**Task to complete**
Find how many lines in the listing below include the word "frames". Give that number only.
# # #
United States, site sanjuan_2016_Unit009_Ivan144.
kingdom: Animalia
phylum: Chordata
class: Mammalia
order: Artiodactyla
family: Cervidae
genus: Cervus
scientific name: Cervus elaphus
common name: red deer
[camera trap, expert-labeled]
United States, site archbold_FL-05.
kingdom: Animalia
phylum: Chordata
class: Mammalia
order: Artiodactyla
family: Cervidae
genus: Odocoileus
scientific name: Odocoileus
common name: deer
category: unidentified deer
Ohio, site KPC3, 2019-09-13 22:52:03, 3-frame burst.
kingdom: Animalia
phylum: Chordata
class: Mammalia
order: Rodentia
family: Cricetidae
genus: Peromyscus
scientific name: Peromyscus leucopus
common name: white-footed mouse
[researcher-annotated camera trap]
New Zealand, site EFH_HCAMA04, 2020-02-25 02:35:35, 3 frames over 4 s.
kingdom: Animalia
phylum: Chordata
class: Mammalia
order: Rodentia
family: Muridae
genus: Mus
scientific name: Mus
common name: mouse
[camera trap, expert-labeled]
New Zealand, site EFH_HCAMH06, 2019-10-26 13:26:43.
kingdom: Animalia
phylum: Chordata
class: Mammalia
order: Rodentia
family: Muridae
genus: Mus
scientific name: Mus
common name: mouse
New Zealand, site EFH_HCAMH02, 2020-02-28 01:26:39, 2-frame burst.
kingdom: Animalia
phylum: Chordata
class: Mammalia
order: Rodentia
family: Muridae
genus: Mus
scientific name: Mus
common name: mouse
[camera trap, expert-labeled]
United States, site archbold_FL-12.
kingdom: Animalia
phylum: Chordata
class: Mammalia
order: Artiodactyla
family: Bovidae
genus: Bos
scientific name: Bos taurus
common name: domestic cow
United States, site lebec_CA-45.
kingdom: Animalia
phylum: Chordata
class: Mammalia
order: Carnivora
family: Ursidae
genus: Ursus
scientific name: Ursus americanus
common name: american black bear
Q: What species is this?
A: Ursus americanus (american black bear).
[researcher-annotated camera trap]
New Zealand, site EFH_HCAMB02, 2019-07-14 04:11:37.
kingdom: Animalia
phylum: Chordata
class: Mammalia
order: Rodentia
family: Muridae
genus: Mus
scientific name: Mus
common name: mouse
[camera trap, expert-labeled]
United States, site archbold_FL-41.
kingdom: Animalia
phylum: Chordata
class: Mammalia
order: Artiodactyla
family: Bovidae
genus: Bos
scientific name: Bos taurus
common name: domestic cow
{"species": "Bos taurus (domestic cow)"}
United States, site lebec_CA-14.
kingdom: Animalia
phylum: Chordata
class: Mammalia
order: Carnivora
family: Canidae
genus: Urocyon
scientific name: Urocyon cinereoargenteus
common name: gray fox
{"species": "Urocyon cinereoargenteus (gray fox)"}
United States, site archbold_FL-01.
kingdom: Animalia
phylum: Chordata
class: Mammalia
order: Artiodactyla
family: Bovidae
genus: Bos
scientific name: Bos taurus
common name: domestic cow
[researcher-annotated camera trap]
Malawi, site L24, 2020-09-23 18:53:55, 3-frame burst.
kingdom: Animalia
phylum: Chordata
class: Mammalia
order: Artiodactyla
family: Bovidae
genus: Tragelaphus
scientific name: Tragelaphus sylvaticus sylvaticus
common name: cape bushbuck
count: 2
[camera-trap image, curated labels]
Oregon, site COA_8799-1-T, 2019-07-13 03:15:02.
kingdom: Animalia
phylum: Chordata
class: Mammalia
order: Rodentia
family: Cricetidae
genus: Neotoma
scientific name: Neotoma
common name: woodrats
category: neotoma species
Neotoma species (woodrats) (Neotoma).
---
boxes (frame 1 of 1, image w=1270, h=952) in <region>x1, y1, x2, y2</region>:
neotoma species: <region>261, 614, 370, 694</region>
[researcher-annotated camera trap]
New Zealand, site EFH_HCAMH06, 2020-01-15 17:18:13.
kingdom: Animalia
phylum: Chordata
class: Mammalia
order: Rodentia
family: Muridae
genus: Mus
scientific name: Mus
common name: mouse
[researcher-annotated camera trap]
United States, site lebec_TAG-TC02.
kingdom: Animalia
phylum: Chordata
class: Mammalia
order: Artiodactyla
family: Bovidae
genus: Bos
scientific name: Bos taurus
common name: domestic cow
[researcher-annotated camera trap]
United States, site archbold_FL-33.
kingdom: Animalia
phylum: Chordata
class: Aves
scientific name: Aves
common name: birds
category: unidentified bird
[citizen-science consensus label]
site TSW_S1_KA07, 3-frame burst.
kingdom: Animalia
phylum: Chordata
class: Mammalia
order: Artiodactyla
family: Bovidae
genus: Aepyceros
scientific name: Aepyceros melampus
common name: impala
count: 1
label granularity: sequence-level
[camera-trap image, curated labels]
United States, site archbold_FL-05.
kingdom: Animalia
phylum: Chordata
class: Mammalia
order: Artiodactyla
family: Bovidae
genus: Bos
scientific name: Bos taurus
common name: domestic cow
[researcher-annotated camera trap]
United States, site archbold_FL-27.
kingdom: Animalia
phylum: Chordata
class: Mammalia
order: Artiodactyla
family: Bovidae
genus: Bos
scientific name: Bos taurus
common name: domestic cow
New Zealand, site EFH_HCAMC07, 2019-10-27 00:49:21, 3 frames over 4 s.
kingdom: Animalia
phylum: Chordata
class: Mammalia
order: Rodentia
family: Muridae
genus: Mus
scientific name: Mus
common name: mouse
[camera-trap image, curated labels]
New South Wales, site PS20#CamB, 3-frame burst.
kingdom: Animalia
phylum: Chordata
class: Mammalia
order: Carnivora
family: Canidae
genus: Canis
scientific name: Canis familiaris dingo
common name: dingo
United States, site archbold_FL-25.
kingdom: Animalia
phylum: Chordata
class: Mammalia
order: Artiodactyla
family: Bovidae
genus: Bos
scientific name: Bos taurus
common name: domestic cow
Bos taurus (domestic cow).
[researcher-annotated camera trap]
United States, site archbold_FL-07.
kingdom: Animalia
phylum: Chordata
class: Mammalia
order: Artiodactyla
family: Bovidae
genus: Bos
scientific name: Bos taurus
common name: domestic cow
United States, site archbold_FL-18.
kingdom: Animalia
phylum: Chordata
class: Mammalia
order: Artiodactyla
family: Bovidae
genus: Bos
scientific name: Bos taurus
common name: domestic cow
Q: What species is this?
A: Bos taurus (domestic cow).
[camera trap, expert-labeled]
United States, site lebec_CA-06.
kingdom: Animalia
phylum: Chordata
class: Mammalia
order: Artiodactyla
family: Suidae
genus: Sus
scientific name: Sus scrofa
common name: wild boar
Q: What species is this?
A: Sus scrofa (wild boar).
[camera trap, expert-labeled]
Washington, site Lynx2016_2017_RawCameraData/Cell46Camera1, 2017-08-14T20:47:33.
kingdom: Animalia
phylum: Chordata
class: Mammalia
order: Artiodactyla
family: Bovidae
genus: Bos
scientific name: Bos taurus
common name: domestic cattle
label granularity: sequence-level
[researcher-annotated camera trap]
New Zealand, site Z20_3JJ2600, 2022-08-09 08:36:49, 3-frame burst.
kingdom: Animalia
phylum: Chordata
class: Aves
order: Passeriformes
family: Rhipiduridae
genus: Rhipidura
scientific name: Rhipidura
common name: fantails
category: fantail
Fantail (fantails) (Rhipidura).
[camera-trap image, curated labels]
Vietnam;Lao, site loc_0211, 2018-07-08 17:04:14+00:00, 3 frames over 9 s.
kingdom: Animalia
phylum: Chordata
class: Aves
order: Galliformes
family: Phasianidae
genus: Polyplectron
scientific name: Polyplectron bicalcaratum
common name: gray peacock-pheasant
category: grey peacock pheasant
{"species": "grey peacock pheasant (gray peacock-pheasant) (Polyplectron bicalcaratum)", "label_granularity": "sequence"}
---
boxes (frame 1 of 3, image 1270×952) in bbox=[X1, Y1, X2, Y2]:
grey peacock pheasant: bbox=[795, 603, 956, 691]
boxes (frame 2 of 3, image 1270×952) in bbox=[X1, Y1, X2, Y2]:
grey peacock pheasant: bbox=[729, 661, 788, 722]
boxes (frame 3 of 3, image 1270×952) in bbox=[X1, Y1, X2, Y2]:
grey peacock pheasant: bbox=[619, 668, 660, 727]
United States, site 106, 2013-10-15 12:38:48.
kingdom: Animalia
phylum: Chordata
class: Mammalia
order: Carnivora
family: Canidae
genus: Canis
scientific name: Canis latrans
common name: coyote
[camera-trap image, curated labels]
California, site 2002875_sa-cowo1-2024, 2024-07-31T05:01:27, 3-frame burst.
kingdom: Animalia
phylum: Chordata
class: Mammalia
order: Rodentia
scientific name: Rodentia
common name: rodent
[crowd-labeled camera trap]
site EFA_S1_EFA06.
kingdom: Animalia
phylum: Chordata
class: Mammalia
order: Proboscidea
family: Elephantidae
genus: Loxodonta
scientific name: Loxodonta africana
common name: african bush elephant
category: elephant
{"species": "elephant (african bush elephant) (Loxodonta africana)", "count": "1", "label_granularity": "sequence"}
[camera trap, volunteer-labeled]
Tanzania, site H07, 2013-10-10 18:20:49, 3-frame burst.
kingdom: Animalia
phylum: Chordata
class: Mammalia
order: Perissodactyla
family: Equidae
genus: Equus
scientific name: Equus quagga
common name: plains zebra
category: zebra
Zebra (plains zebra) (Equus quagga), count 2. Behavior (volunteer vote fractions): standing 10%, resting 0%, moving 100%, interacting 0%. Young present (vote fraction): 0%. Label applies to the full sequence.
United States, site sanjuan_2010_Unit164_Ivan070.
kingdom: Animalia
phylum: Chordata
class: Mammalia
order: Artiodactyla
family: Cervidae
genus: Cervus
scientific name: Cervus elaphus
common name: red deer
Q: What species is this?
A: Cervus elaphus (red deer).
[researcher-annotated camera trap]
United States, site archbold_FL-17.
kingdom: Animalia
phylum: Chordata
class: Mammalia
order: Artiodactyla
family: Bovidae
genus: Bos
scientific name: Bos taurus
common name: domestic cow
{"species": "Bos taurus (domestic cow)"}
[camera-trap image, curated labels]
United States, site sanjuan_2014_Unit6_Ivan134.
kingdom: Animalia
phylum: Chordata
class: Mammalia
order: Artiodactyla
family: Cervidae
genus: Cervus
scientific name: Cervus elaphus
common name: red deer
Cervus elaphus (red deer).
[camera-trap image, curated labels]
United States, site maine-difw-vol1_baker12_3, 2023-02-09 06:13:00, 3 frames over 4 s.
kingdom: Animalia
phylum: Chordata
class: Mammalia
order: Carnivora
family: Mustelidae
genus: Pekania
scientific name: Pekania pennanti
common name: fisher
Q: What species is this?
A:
# # #
**Final answer**
4